This maneuvering would also work in the general case where $x^2$ and $y^2$ have different coefficients. For example, if the equation is instead,

$$-3x^2-2y^2+4xy=-2$$

Then, let

$$x = u + v, \>\>\> y=u-5v$$

Its canonical form becomes,

$$u^2+73v^2=2$$

Answer 3

As mentioned in other answers, this case is relatively simple because the symmetry of the equation leads immediately to the principal axes being parallel to the vectors $(1,1)$ and $(-1,1)$, which then gets you a parameterization that uses these principal axes of the ellipse. More generally, you can work out the required rotation directly.

First thing’s first, however: how do you tell that the equation represents an ellipse? Examine its discriminant, which in this case is $4^2-4(-3)(-3)=-32\lt0$, which indicates an ellipse. If it were positive, you’d have a hyperbola, while if zero a parabola. (I’m ignoring the possibility of a degenerate conic here.)

Now, we want to find an angle of rotation $\phi$ that eliminates the cross term in $xy$. Applying the rotation to the general conic equation $Ax^2+Bxy+Cy^2+\dots=0$ (the linear and constant terms don’t contribute to this) leads to the condition $$2(A-C)\cos\phi\sin\phi+B(\cos^2\phi-\sin^2\phi)=0,$$ or $$\tan{2\phi}=\frac B{C-A}.$$ For your ellipse, $C-A=0$, therefore $\phi=\pm\pi/4+n\pi.$ Note that you don’t really need to know $\phi$ itself to apply the rotation, so using half-angle formulas you can get explicit expressions for $\sin\phi$ and $\cos\phi$ in terms of $A$, $B$ and $C$.

Alternatively, for a parameterization of the form $\mathbf u\cos t+\mathbf v\sin t+\mathbf c$, the vectors $\mathbf u$ and $\mathbf v$ don’t need to be the principal half-axes of the ellipse: any pair of conjugate half-diameters will do. These can be found by choosing any convenient value for $\mathbf u$ and then using the fact that the conjugate diameter is parallel to the tangent at the point $\mathbf u+\mathbf c$.

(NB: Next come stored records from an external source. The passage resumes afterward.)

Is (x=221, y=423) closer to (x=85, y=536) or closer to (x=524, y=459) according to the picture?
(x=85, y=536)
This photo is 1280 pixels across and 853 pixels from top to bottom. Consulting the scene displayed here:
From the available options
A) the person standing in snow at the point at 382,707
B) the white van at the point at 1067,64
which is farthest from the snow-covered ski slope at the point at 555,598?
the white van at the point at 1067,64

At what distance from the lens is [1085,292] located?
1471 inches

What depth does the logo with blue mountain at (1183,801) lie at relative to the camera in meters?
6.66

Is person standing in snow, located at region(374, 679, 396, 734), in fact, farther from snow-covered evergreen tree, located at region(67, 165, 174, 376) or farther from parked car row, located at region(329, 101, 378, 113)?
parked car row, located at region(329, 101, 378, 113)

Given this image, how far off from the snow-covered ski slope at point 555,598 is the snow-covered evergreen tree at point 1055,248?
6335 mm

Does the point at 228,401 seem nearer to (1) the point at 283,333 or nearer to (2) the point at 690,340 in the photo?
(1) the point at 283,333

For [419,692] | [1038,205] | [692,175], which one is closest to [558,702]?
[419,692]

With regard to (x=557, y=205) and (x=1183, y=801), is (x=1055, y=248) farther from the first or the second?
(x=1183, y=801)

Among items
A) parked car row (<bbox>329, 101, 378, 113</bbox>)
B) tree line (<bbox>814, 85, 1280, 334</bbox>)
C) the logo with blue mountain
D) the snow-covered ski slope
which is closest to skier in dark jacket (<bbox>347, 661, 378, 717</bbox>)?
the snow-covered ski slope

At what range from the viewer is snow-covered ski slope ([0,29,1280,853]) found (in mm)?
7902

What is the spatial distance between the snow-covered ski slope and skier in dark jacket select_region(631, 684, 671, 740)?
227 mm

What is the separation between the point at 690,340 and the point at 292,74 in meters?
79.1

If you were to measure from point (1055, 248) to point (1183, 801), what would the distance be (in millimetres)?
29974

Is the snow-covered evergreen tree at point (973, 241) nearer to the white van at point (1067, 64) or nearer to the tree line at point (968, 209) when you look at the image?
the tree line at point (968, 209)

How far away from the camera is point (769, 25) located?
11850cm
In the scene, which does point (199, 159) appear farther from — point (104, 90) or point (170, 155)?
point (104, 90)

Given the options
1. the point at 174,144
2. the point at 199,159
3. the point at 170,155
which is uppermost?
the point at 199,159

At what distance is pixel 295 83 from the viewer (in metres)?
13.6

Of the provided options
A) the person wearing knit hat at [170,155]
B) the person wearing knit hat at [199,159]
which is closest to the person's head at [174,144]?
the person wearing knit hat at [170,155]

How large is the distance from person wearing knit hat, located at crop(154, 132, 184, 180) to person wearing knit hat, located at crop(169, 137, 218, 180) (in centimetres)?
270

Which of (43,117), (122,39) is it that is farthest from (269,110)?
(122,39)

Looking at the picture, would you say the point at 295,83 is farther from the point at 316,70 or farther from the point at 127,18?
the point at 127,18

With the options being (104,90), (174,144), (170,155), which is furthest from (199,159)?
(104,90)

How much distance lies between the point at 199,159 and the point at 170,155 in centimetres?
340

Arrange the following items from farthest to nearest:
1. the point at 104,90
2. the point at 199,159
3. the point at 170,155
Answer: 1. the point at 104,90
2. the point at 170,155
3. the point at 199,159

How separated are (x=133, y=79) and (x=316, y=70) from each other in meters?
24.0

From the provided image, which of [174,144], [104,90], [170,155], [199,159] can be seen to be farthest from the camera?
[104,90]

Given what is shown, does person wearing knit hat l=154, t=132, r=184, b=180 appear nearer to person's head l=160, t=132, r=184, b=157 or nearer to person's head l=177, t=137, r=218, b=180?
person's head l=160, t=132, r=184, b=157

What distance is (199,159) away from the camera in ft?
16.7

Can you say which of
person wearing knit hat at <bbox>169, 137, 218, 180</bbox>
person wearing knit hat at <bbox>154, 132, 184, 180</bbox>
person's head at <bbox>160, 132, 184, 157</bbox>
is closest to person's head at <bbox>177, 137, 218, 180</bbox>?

Finally, there are other ways to parameterize an ellipse. You might find a rational parameterization more convenient for some purposes. For instance, let $p_0$ be a point on the ellipse that has an extreme $x$-value so that the tangent at that point is vertical. Compute the other intersection of the line through $p_0$ has slope $m$ with the ellipse. This gives you a parameterization in terms of the slope of the chords through $p_0$.